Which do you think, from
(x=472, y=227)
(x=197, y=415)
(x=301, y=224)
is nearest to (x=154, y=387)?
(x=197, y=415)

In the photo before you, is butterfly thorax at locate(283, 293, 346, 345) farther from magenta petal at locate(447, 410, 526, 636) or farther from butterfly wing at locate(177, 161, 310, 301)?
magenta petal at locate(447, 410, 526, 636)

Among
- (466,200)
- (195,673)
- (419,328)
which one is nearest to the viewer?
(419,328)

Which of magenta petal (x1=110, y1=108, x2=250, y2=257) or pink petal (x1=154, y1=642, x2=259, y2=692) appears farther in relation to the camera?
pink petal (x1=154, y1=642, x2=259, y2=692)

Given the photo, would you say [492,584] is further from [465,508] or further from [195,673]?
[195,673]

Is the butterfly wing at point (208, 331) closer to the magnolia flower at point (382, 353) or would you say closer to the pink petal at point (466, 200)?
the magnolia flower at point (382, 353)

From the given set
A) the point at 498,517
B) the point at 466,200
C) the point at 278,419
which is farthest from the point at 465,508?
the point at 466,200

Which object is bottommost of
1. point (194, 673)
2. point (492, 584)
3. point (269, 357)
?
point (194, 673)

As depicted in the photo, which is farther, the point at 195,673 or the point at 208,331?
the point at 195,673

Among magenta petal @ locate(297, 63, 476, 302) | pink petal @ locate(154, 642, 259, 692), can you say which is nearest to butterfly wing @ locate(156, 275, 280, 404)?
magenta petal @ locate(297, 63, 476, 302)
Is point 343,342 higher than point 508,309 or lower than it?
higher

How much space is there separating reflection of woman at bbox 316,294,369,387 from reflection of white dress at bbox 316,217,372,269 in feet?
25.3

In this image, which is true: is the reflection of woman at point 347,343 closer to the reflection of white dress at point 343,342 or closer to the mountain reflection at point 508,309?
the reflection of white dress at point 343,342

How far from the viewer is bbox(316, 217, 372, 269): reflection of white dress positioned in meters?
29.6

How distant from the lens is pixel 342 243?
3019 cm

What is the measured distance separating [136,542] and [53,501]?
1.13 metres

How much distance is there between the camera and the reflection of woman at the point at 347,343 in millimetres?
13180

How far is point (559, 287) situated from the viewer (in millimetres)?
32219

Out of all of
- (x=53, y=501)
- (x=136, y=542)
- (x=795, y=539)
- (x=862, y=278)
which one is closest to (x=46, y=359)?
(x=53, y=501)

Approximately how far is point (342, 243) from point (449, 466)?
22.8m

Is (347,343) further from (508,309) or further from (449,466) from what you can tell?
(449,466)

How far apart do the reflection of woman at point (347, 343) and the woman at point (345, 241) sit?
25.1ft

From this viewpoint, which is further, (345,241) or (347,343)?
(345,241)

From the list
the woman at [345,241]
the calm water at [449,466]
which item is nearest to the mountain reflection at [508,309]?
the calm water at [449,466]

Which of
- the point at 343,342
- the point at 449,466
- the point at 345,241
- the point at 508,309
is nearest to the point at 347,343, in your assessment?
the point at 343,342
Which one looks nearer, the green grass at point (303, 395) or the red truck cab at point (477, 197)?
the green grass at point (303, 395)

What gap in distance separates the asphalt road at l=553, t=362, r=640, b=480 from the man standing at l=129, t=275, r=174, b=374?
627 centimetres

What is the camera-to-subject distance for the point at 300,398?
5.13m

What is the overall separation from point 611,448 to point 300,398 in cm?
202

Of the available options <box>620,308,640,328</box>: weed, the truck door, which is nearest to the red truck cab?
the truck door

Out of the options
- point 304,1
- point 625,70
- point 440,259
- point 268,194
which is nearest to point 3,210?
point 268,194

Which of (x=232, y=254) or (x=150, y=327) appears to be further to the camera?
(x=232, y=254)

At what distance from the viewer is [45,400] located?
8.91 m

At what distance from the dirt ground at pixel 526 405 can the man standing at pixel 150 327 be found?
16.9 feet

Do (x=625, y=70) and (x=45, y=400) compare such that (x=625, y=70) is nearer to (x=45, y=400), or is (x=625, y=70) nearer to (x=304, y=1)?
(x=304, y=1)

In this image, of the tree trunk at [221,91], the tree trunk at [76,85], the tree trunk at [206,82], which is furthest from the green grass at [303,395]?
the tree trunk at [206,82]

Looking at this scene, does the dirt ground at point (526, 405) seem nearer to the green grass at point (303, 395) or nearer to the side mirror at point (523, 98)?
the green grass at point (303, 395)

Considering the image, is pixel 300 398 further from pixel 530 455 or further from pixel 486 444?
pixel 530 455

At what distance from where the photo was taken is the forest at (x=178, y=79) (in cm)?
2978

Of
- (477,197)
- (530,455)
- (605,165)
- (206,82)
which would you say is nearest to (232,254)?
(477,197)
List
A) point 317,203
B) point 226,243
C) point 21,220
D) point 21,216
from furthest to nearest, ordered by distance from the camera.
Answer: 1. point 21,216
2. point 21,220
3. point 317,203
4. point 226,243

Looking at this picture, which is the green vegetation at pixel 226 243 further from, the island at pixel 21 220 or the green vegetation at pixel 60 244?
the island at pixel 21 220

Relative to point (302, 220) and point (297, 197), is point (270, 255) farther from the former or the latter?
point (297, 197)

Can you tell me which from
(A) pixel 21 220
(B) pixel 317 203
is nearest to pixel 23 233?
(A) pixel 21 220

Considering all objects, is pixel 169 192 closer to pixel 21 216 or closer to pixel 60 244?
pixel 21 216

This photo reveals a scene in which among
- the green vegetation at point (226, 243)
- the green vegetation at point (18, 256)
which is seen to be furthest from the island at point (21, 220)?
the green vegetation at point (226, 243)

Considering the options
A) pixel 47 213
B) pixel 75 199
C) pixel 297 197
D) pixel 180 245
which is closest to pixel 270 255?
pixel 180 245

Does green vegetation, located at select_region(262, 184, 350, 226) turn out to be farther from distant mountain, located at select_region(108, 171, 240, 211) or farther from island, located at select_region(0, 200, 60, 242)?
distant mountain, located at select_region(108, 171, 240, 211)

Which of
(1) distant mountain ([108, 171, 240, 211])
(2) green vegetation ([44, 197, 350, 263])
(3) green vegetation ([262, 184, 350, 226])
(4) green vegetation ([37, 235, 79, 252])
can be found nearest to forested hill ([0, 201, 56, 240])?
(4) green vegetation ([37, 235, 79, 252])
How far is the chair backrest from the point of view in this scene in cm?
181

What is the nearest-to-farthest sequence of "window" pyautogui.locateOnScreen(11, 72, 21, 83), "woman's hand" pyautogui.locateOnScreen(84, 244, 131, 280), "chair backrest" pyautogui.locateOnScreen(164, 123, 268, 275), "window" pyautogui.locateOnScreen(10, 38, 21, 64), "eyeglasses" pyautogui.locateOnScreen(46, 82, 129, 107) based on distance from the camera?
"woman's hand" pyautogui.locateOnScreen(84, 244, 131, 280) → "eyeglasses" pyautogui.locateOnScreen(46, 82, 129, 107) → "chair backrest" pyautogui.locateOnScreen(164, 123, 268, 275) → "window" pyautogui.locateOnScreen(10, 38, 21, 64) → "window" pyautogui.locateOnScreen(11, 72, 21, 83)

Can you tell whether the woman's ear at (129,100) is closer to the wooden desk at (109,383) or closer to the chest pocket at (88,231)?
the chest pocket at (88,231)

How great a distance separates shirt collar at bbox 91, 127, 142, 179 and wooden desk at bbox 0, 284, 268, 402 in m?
--*--
The lines to reproduce run from the line containing "Considering the options" to the end of the listing; write them out exactly and add nothing.

Considering the options
A) pixel 47 213
B) pixel 75 199
C) pixel 297 197
D) pixel 180 245
which is closest to pixel 270 255?
pixel 180 245

Does green vegetation, located at select_region(262, 184, 350, 226) turn out to be farther from distant mountain, located at select_region(108, 171, 240, 211) or farther from island, located at select_region(0, 200, 60, 242)?
distant mountain, located at select_region(108, 171, 240, 211)

Which of
(1) distant mountain ([108, 171, 240, 211])
(2) green vegetation ([44, 197, 350, 263])
(3) green vegetation ([262, 184, 350, 226])
(4) green vegetation ([37, 235, 79, 252])
can be found nearest to forested hill ([0, 201, 56, 240])?
(4) green vegetation ([37, 235, 79, 252])
How far is the chair backrest from the point of view in this scene in cm?
181

What is the nearest-to-farthest sequence of "window" pyautogui.locateOnScreen(11, 72, 21, 83), "woman's hand" pyautogui.locateOnScreen(84, 244, 131, 280), "chair backrest" pyautogui.locateOnScreen(164, 123, 268, 275), "window" pyautogui.locateOnScreen(10, 38, 21, 64), "eyeglasses" pyautogui.locateOnScreen(46, 82, 129, 107) based on distance from the camera?
"woman's hand" pyautogui.locateOnScreen(84, 244, 131, 280) → "eyeglasses" pyautogui.locateOnScreen(46, 82, 129, 107) → "chair backrest" pyautogui.locateOnScreen(164, 123, 268, 275) → "window" pyautogui.locateOnScreen(10, 38, 21, 64) → "window" pyautogui.locateOnScreen(11, 72, 21, 83)

Can you tell whether the woman's ear at (129,100) is closer to the wooden desk at (109,383) or closer to the chest pocket at (88,231)?
the chest pocket at (88,231)

How great a distance separates shirt collar at bbox 91, 127, 142, 179 and wooden desk at bbox 0, 284, 268, 402 in m?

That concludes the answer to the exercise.